Everything I’ve done for this project is open source, from the PCB layouts to the programmer firmware to the control software. I’ve made extensive use of other open source stuff for this project, so I should probably share everything that I used for creating this project:

  • Qt — a cross-platform library that I used for creating the control software.
  • QextSerialPort — a Qt library for interfacing with serial ports–I used a custom version that allows Linux device discovery and fixes a device discovery bug on Windows. The SIMM programmer appears as a virtual serial port to the computer, so that’s why I use a serial port library.
  • LUFA — An extensive USB library for AVR microcontrollers. It’s really amazing. Without this project it would have been ridiculous trying to make the programmer firmware. It made it very simple to create a virtual USB serial port on the AVR.

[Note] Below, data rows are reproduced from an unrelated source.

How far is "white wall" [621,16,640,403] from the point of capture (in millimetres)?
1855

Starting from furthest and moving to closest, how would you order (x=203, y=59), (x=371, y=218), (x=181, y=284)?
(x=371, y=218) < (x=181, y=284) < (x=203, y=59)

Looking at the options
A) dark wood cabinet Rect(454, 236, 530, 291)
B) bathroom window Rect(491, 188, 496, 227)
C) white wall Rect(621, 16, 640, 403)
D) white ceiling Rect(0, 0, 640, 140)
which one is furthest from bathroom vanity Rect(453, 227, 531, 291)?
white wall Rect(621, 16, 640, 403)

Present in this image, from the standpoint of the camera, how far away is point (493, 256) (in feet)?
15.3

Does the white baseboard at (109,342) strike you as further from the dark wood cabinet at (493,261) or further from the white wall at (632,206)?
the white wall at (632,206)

All of the code, compiled binaries, and PCB schematics/board layouts are available at the Google Code project site.

Important notes:

  • Don’t plug/unplug the SIMM from the programmer board while the programmer board is powered. I didn’t add any protection and I’m pretty sure it would be ridiculous to try to protect against that stuff. Just play it safe and only plug/unplug the SIMM while the programmer board is unplugged from USB. It’s OK — the programmer software stays completely happy if the board is plugged/unplugged while it’s running.
  • Make sure the SIMM is pressed firmly onto the board. Some of the SIMM sockets don’t perfectly fit the SIMM, but they should still work if everything’s pushed in firmly. If it’s too loose, I’ve seen some of the chips fail to read and write properly.
  • If you suspect something is messed up on a SIMM, the software provides an electrical test function to make sure none of the SIMM pins are shorted to each other (with the exception of shorts to +5V — sorry, can’t test that without pull-down resistors!). You can also click a button to electronically read manufacturer and device info from the flash chips to verify that they are responding correctly.
  • Just to be clear, this board is NOT capable of programming stock Apple ROM SIMMs. Those SIMMs use mask ROMs which are not programmable. If you’re careful, you may be able to read those SIMMs (do NOT try to do anything that does a write cycle, though–you may damage the programmer, the ROM SIMM, your computer, or any combination of the three). To be safe, only use the programmer with my programmable ROM SIMM.
  • As I mentioned earlier, the board is also not capable of programming my initial version of the ROM SIMM that did not have the Jolly Roger graphic on it. If you have the old version of the SIMM, do not try to program the SIMM in the programmer board — it won’t work and you might damage something.